• [Text block]:
# # #
[Beowulf] How to configure a cluster network

Mark Hahn hahn at mcmaster.ca
Thu Jul 24 22:38:27 PDT 2008

> to generate a Universal FNN.  FNNs don't really shine until you have 3 or 4
> NICs/HCAs per compute node.

depends on costs.  for instance, the marginal cost of a second IB port 
on a nic seems to usually be fairly small.  for instance, if you have 
36 nodes, 3x24pt switches is pretty neat for 1 hop nonblocking.
two switches in a 1-level fabric would get 2 hops and 3:1 blocking.
if arranged in a triangle, 3x24 would get 1 hop 2:1, which might be 
an interesting design point.

> Though, as others have mentioned, IB switch latency is pretty darn small,
> so latency would not be the primary reason to use FNNs with IB.

yeah, that's a good point - FNN is mainly about utilizing "zero-order"
# # #
• [Work order 1]: In the cluster network post, rewrite the passage from "two switches in" up to and including "FNNs with IB.", substituting "delay" for each occurrence of "latency".
• [Work order 2]: According to the cluster network post, how many hops and what blocking ratio would two switches in a 1-level fabric give?
• [Work order 3]: Extend the cluster network post by continuing it from its final line.

• [Given information]:
# # #
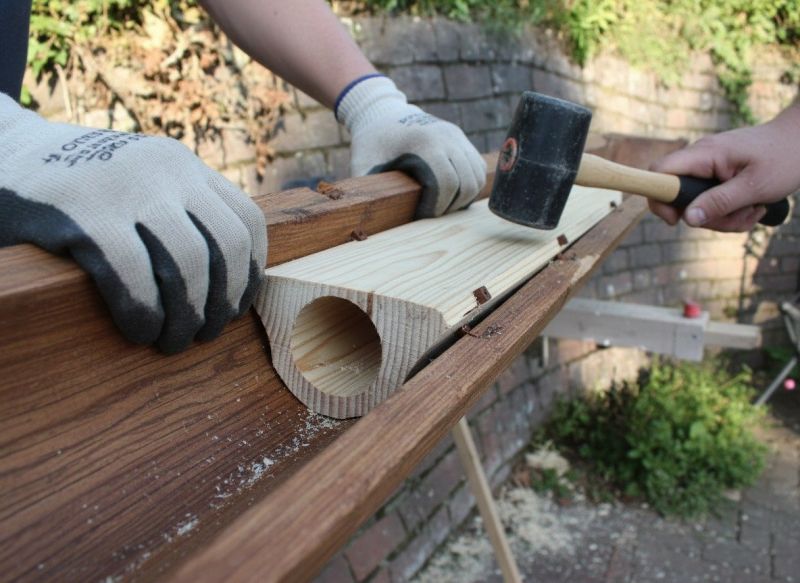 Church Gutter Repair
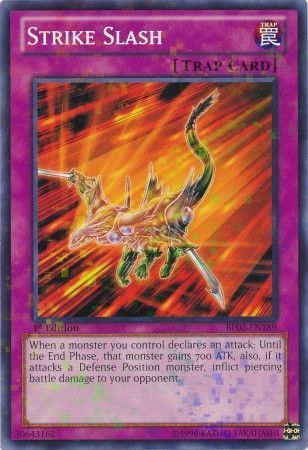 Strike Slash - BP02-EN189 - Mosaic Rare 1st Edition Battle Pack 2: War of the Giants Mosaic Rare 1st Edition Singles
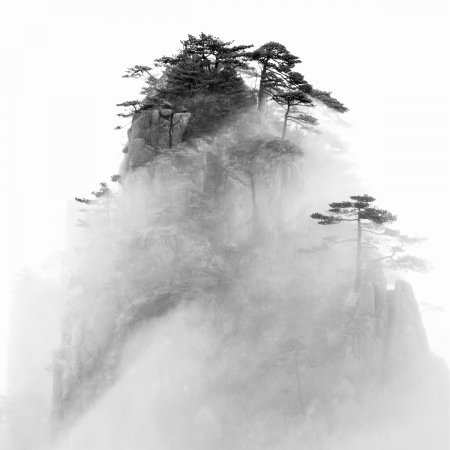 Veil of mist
# # #
• [Task response 1]:
two switches in a 1-level fabric would get 2 hops and 3:1 blocking.
if arranged in a triangle, 3x24 would get 1 hop 2:1, which might be 
an interesting design point.

> Though, as others have mentioned, IB switch delay is pretty darn small,
> so delay would not be the primary reason to use FNNs with IB.

• [Task response 2]: Two switches in a 1-level fabric would give 2 hops and 3:1 blocking.

• [Task response 3]:
switching when the node selects which link to use, and shows the biggest
advantage when it's slow or hard to do multi-level fabrics.

> I wonder if anyone has built a FNN using IB... or for that matter, any
> link technology
> other than Ethernet?

I'm a little unclear on how routing works on IB - does a node have 
something like an ethernet neighbor table that tracks which other nodes are
accessible through which port?

I think the real problem is that small IB switches have never really 
gotten cheap, even now, in the same way ethernet has.  or IB cables,
for that matter.

regards, mark hahn.